The Productive Ache of Not-Yet-Knowing
AI can extend the reach of a thought already formed. It can articulate a half-intuited structure. It can function as a brilliant and tireless interlocutor for ideas that have already passed through the necessary crucible. The question isn't whether to use it. The question is when. What I'm resisting is premature resolution: the habit of reaching for a response before the generative discomfort of not-yet-knowing has had time to work on us. We've built a machine that eliminates the productive ache of not-knowing with extraordinary efficiency. Whether that ache was doing something we can't afford to lose, that's the real question.
Huberman's neuroscience suggests it was. The default mode network, activated precisely in the fallow, directionless, faintly uncomfortable state of doing nothing in particular, isn't ancillary to creativity. It's creativity's substrate. The visual cortex, unoccupied by external input, begins to generate internally. The hippocampus pulls threads from memory that the focused mind would never have associated. Novel configurations emerge, tentatively, at the margins of awareness.
This is what Turrell gives his visitors inside 'Roden Crater'. He's creating engineered conditions for people's own brains to do the work only their brains can do. The sky he opens above you isn't empty. It's full of what you bring to it. Turrell has spent half a century making the case that looking at nothing is one of the most demanding and rewarding acts available to a human mind. He's right. And the urgency of that case has only intensified in an era that offers, at the tap of a finger, something in place of nothing.

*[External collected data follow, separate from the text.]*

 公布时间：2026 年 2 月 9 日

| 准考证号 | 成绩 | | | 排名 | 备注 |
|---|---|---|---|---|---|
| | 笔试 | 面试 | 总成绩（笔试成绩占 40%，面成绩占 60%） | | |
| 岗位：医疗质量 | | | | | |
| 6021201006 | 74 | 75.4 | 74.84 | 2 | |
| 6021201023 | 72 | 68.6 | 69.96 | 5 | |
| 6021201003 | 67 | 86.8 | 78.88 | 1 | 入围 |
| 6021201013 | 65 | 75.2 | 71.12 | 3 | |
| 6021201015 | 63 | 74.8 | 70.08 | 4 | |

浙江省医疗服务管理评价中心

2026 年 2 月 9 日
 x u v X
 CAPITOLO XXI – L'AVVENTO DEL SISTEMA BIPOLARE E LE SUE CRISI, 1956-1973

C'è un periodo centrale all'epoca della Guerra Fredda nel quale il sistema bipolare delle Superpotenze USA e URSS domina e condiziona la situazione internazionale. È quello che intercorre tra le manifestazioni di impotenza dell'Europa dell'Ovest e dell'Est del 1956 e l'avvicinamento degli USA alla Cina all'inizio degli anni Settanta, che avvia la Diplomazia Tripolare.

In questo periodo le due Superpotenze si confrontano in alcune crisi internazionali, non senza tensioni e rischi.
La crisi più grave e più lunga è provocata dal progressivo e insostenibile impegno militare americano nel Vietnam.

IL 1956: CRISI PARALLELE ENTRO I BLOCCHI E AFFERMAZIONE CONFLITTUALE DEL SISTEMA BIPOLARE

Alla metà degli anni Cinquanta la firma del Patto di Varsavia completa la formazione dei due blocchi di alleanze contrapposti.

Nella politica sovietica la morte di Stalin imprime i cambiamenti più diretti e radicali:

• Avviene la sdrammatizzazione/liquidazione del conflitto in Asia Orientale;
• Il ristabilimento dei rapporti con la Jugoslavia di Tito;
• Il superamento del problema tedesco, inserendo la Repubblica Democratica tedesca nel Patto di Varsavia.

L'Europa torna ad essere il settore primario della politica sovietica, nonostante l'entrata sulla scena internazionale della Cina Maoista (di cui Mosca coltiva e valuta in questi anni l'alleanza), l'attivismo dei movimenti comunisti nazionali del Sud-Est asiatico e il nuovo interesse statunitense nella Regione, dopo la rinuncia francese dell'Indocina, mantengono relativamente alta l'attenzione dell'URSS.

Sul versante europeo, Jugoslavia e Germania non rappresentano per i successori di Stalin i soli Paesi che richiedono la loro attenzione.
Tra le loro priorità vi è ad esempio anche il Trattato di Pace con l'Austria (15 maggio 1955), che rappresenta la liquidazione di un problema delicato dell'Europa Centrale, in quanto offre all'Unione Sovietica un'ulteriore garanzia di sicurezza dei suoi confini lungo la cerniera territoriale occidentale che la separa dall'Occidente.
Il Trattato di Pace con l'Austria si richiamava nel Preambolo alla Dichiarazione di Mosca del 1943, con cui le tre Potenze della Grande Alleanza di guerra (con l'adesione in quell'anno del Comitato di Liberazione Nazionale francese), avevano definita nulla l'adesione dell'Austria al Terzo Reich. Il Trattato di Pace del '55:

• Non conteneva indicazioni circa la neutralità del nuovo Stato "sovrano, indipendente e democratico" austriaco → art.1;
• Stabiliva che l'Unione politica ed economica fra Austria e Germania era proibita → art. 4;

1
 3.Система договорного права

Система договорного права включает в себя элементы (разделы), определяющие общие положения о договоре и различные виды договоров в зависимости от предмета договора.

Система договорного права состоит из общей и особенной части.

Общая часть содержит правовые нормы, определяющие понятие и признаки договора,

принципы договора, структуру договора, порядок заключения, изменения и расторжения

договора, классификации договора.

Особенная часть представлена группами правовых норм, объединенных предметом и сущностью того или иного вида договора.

I keep questioning whether AI will diminish human creativity. The record of technology's relationship to creativity is too complex for such fatalism. The real question is whether we'll retain the discipline to sit with the vacant sky long enough for it to become full. Whether we'll remember that imagination, like the default mode network itself, requires a particular quality of emptiness to do its deepest work. That patience isn't passivity. That boredom, properly inhabited, is the beginning of everything.